_EXERCISE GOAL_: Word for word, please restate the lines from the beginning of the data through the line in which "Permissivos" appears.

--- SUPPLIED DATA Enclosed Below ---

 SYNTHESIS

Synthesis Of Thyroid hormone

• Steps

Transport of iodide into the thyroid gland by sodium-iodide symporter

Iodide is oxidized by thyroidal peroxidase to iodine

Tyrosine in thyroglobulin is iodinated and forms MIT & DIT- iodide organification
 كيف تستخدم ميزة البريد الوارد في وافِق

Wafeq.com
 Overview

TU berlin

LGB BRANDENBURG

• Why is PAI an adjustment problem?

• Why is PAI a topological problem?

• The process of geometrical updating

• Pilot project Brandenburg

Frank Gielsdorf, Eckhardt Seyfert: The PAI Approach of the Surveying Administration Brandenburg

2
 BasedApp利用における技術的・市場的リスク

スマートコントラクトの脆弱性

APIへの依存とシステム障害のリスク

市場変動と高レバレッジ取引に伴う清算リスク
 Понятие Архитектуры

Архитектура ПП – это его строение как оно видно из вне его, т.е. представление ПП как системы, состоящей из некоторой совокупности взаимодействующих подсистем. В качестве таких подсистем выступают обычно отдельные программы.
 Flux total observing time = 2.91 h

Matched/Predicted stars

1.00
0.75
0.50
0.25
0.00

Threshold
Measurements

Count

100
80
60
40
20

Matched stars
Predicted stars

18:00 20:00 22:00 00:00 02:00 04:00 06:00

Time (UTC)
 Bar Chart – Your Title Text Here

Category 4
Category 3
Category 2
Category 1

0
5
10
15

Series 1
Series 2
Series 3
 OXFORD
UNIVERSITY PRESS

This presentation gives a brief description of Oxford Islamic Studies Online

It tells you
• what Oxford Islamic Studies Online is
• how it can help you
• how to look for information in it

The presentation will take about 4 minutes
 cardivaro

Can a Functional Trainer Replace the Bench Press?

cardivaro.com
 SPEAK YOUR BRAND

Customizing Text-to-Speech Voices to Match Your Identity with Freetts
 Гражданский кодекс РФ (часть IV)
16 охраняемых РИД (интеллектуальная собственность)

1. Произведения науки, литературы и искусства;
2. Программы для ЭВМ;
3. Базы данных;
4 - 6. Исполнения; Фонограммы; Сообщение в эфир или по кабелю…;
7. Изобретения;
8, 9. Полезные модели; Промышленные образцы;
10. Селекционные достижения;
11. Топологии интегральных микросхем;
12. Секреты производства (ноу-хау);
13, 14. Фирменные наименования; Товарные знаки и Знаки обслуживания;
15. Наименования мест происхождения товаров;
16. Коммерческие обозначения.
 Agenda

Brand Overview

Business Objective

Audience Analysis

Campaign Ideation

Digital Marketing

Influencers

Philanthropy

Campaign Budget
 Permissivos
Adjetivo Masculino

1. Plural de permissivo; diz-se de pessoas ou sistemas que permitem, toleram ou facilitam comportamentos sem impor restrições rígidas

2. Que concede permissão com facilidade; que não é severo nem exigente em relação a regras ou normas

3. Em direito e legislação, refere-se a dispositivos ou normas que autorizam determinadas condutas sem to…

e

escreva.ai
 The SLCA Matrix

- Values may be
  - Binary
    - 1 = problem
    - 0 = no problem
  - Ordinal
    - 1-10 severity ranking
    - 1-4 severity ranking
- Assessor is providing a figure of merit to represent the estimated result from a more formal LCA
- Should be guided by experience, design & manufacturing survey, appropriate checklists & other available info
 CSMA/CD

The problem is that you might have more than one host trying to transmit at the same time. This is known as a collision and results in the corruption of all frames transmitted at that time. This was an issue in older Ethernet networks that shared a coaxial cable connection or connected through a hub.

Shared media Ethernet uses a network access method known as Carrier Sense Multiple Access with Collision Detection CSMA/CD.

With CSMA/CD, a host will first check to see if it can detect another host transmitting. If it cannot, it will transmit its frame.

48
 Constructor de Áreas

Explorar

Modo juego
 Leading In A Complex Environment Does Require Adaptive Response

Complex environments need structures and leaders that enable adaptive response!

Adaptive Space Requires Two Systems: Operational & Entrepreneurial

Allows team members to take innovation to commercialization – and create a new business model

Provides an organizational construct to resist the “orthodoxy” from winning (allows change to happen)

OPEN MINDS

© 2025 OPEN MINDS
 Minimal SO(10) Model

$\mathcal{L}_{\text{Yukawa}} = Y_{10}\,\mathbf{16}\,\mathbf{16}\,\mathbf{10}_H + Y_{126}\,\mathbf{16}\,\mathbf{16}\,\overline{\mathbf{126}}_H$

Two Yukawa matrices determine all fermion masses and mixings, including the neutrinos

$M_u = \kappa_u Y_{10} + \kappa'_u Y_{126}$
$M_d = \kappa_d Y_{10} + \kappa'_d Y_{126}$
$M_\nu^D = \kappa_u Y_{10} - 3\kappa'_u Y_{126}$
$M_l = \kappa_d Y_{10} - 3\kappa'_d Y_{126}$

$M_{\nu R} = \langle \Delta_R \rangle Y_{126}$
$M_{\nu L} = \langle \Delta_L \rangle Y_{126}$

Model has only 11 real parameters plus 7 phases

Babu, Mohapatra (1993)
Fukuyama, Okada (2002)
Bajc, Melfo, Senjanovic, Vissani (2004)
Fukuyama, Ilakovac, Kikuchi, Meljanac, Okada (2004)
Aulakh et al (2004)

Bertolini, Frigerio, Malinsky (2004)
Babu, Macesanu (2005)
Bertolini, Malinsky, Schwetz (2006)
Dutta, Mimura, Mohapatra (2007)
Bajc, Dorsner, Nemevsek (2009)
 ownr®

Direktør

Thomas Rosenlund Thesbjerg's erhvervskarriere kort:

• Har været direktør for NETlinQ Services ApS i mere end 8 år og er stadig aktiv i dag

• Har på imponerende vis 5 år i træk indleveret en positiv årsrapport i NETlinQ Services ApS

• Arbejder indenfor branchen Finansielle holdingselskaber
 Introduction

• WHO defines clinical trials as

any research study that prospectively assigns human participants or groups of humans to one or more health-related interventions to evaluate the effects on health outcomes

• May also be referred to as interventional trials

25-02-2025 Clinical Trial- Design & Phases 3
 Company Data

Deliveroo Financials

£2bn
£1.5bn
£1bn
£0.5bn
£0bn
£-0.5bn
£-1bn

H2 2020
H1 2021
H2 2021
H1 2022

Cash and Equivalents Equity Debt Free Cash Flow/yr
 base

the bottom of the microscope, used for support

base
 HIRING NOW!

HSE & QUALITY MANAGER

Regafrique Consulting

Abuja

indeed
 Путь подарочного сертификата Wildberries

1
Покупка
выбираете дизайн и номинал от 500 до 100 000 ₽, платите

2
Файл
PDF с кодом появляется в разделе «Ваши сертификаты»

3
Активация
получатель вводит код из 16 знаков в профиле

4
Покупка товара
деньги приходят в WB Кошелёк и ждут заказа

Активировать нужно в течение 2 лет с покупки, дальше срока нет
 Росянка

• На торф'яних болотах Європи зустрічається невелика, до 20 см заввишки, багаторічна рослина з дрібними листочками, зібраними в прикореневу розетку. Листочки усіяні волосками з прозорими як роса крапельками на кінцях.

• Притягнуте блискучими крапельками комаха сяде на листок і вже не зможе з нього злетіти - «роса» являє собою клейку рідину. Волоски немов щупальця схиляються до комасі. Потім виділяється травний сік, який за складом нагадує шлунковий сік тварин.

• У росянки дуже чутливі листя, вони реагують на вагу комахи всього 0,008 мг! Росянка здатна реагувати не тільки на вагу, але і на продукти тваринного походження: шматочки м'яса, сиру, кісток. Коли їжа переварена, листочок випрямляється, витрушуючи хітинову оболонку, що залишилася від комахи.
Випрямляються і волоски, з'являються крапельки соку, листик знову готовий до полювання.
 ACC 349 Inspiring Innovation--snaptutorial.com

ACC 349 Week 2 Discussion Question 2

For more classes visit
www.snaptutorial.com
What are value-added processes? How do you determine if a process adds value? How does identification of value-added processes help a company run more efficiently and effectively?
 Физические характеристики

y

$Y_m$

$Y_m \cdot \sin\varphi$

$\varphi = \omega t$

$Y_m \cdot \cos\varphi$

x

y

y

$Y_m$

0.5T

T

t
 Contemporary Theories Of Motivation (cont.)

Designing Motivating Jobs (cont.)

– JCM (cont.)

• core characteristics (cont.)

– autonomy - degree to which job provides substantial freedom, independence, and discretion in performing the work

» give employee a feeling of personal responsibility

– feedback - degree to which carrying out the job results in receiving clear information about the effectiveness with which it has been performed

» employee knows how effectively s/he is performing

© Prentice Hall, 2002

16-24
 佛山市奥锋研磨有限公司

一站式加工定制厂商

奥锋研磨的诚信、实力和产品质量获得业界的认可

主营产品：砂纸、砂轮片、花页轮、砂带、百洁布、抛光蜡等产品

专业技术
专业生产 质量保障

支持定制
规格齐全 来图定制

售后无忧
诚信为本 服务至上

--- End of Enclosed SUPPLIED DATA ---

_TASK SOLUTION_:
 SYNTHESIS

Synthesis Of Thyroid hormone

• Steps

Transport of iodide into the thyroid gland by sodium-iodide symporter

Iodide is oxidized by thyroidal peroxidase to iodine

Tyrosine in thyroglobulin is iodinated and forms MIT & DIT- iodide organification
 كيف تستخدم ميزة البريد الوارد في وافِق

Wafeq.com
 Overview

TU berlin

LGB BRANDENBURG

• Why is PAI an adjustment problem?

• Why is PAI a topological problem?

• The process of geometrical updating

• Pilot project Brandenburg

Frank Gielsdorf, Eckhardt Seyfert: The PAI Approach of the Surveying Administration Brandenburg

2
 BasedApp利用における技術的・市場的リスク

スマートコントラクトの脆弱性

APIへの依存とシステム障害のリスク

市場変動と高レバレッジ取引に伴う清算リスク
 Понятие Архитектуры

Архитектура ПП – это его строение как оно видно из вне его, т.е. представление ПП как системы, состоящей из некоторой совокупности взаимодействующих подсистем. В качестве таких подсистем выступают обычно отдельные программы.
 Flux total observing time = 2.91 h

Matched/Predicted stars

1.00
0.75
0.50
0.25
0.00

Threshold
Measurements

Count

100
80
60
40
20

Matched stars
Predicted stars

18:00 20:00 22:00 00:00 02:00 04:00 06:00

Time (UTC)
 Bar Chart – Your Title Text Here

Category 4
Category 3
Category 2
Category 1

0
5
10
15

Series 1
Series 2
Series 3
 OXFORD
UNIVERSITY PRESS

This presentation gives a brief description of Oxford Islamic Studies Online

It tells you
• what Oxford Islamic Studies Online is
• how it can help you
• how to look for information in it

The presentation will take about 4 minutes
 cardivaro

Can a Functional Trainer Replace the Bench Press?

cardivaro.com
 SPEAK YOUR BRAND

Customizing Text-to-Speech Voices to Match Your Identity with Freetts
 Гражданский кодекс РФ (часть IV)
16 охраняемых РИД (интеллектуальная собственность)

1. Произведения науки, литературы и искусства;
2. Программы для ЭВМ;
3. Базы данных;
4 - 6. Исполнения; Фонограммы; Сообщение в эфир или по кабелю…;
7. Изобретения;
8, 9. Полезные модели; Промышленные образцы;
10. Селекционные достижения;
11. Топологии интегральных микросхем;
12. Секреты производства (ноу-хау);
13, 14. Фирменные наименования; Товарные знаки и Знаки обслуживания;
15. Наименования мест происхождения товаров;
16. Коммерческие обозначения.
 Agenda

Brand Overview

Business Objective

Audience Analysis

Campaign Ideation

Digital Marketing

Influencers

Philanthropy

Campaign Budget
 Permissivos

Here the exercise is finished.